I went to high school with a kid who would only drink out of a baby bottle. He brought a large baby bottle to school every day. At first, we thought that he was using it to sneak alcohol or something, but he wasn’t. He would bring it filled with chocolate milk and then fill it up with Coca-Cola and Sprite during lunch. He’d buy a can of each and mix them together. Like I said, it was a large bottle.

I didn’t know the kid that well and I didn’t have any classes with him so I never really talked to him that much. I knew his name. His name was Kevin. Sometimes I’d see him at parties on the weekends. He still had his baby bottle. He would fill it with beer and rum.

He dated my sister’s friend, Emily, for a little while. I had known Emily for a long time. She had been a friend of my sister’s since they were five or six. They were really good friends. She spent a lot of time at our house for sleepovers and stuff. Sometimes she would pee the bed, but I never made fun of her for it. I think most older brothers would have loved the opportunity to make fun of their sister’s friend for peeing the bed and I think she really appreciated that I never mentioned it even though I definitely knew about it because after the sixth or seventh time, my parents started paying me to clean everything up instead of having to do it themselves.

I asked Emily why Kevin only ever drank out of a baby bottle and she said that she didn’t know. They had only been dating for a very short time at that point and she didn’t want to bring it up and offend him or anything. I asked her to tell me if she ever found out. They broke up right after that and I kind of forgot about it because Kevin stopped going to school. I don’t know if he transferred or dropped out, but I never saw him at lunch or any parties after that.
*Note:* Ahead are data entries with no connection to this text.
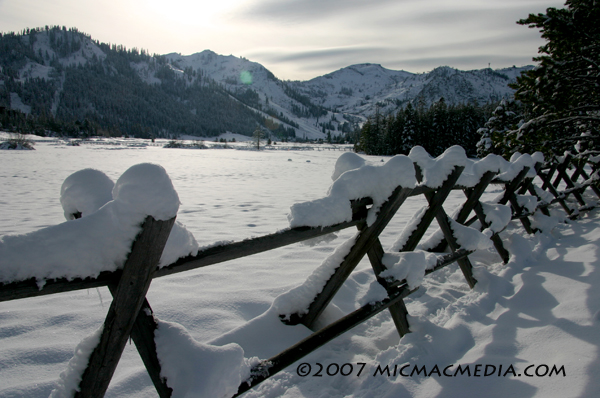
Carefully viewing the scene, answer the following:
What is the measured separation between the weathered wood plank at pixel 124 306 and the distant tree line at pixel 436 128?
47.1m

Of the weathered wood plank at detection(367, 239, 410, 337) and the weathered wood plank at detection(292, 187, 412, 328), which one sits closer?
the weathered wood plank at detection(292, 187, 412, 328)

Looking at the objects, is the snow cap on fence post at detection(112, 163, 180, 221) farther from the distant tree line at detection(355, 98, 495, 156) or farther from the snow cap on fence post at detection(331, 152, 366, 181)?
the distant tree line at detection(355, 98, 495, 156)

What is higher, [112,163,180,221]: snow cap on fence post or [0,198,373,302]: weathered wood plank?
[112,163,180,221]: snow cap on fence post

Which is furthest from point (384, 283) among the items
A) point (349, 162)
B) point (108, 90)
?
point (108, 90)

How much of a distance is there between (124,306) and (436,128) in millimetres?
51179

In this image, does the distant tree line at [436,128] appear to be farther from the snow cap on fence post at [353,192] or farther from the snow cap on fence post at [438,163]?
the snow cap on fence post at [353,192]

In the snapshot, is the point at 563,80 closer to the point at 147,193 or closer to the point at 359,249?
the point at 359,249

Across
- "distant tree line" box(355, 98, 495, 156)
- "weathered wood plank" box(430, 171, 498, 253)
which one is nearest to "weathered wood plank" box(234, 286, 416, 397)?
"weathered wood plank" box(430, 171, 498, 253)

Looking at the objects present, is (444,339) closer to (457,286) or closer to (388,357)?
(388,357)

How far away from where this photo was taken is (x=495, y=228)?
11.9ft

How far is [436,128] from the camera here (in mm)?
46125

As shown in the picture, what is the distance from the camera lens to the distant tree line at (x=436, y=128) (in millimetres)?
45906

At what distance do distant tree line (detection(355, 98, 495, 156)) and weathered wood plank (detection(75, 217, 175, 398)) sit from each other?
4709 cm

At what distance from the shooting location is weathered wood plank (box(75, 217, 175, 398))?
1.05m
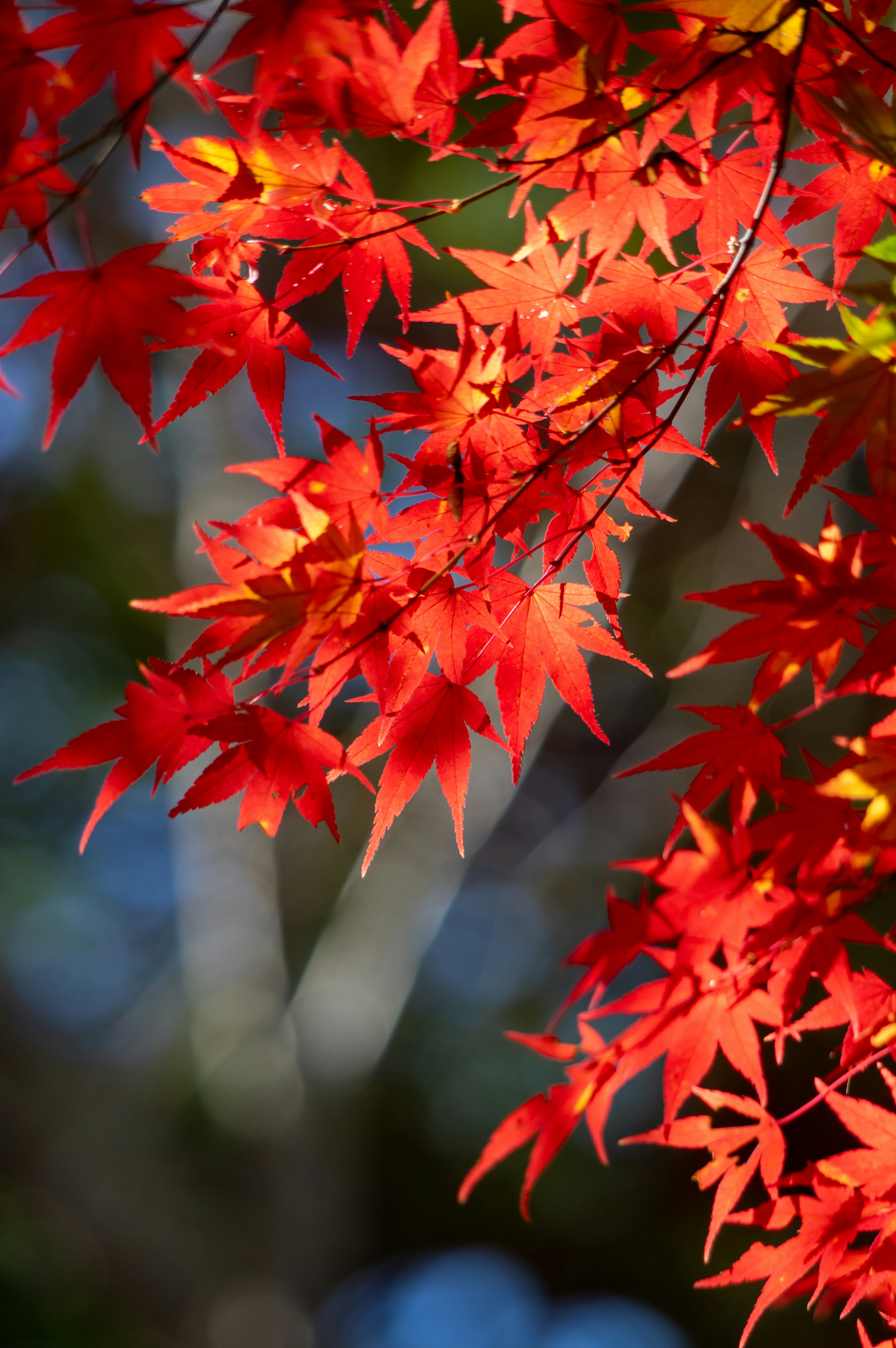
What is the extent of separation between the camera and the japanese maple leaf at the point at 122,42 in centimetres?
52

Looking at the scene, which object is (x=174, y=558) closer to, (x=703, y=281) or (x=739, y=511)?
(x=739, y=511)

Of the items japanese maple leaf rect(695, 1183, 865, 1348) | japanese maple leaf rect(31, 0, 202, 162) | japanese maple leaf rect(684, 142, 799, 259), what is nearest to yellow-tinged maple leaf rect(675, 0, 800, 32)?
japanese maple leaf rect(684, 142, 799, 259)

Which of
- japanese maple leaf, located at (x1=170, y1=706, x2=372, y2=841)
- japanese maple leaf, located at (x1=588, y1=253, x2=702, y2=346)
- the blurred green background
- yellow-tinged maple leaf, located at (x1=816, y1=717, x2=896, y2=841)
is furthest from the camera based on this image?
the blurred green background

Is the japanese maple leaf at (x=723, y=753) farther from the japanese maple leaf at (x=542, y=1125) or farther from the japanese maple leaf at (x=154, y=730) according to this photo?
the japanese maple leaf at (x=154, y=730)

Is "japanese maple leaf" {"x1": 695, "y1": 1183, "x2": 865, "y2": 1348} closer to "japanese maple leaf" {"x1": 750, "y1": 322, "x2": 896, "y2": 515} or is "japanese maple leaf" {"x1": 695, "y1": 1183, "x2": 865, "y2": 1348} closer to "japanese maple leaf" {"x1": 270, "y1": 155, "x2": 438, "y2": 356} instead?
"japanese maple leaf" {"x1": 750, "y1": 322, "x2": 896, "y2": 515}

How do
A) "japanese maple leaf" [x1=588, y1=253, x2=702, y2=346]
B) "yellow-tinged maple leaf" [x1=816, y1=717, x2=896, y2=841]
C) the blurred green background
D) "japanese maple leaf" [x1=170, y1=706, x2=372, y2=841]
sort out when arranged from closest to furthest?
1. "yellow-tinged maple leaf" [x1=816, y1=717, x2=896, y2=841]
2. "japanese maple leaf" [x1=170, y1=706, x2=372, y2=841]
3. "japanese maple leaf" [x1=588, y1=253, x2=702, y2=346]
4. the blurred green background

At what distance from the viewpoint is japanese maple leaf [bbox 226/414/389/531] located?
63 centimetres

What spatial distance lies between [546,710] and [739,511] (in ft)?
4.81

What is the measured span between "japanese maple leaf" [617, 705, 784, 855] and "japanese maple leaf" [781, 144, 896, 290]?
1.47 ft

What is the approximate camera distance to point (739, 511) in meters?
4.00

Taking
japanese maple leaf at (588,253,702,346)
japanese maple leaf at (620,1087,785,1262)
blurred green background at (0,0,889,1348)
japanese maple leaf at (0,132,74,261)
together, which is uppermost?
japanese maple leaf at (0,132,74,261)

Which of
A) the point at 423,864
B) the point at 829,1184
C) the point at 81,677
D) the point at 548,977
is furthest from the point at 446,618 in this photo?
the point at 81,677

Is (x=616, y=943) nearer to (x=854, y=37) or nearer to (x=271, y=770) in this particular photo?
(x=271, y=770)

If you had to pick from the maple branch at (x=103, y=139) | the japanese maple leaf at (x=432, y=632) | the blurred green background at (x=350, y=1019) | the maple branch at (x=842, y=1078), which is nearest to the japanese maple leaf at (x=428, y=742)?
the japanese maple leaf at (x=432, y=632)
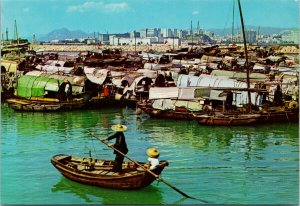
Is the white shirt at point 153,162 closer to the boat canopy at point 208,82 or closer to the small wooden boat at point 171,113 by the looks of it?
the small wooden boat at point 171,113

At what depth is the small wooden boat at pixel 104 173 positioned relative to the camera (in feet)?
26.0

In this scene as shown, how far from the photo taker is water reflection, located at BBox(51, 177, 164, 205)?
797 centimetres

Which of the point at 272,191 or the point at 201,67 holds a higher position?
the point at 201,67

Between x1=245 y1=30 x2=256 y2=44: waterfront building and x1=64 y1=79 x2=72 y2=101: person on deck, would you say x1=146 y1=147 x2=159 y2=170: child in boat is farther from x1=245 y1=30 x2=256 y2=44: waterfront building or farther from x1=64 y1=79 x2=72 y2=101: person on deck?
x1=245 y1=30 x2=256 y2=44: waterfront building

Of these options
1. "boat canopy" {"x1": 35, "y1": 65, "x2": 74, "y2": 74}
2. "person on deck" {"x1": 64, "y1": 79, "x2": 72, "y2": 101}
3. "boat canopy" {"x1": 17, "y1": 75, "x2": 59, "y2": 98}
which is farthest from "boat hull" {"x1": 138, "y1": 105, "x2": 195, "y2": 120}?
"boat canopy" {"x1": 35, "y1": 65, "x2": 74, "y2": 74}

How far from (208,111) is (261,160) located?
439cm

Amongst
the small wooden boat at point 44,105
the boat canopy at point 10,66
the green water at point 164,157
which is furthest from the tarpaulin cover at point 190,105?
the boat canopy at point 10,66

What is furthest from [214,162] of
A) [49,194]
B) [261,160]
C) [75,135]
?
[75,135]

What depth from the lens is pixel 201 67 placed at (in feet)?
→ 80.1

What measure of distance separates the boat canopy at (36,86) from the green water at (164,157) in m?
1.08

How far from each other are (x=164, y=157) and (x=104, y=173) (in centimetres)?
278

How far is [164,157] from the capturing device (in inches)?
431

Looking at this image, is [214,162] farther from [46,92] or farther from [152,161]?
[46,92]

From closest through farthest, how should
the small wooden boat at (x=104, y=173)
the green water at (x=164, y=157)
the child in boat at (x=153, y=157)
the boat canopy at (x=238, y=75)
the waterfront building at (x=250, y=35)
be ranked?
the child in boat at (x=153, y=157) < the small wooden boat at (x=104, y=173) < the green water at (x=164, y=157) < the boat canopy at (x=238, y=75) < the waterfront building at (x=250, y=35)
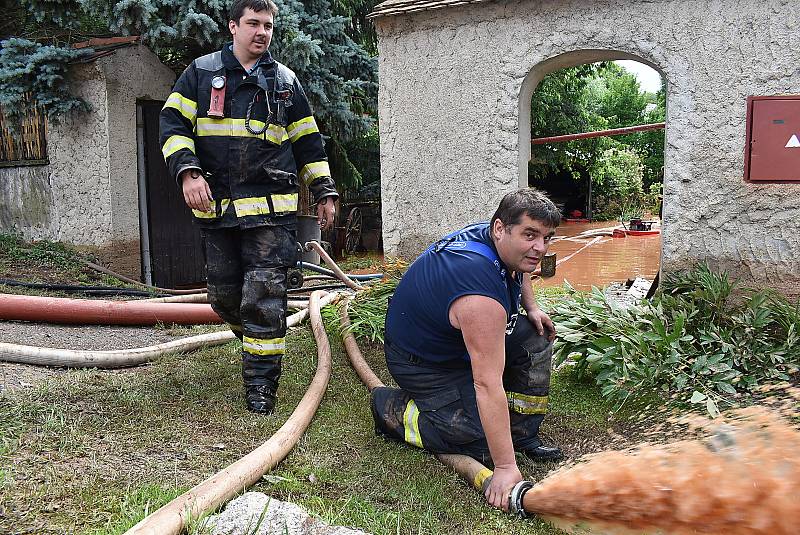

I hadn’t thought about him in a long time, but Emily happened to mention him while she was over at our house recently and I immediately remembered the baby bottle thing.

“Did you ever find out why he drank out of that bottle?” I asked.

“Oh yeah, he told me why,” Emily said. “He used it because he heard that babies that drink out of bottles for too long or drink sweet drinks out of them get really bad teeth problems. He wanted all of his teeth to go bad so that they would fall out and he would be able to fit a softball in his mouth. He said that he wanted to have the world record for being the first person to be able to put a whole softball in his mouth and he wouldn’t be able to do that with all of those teeth in the way.”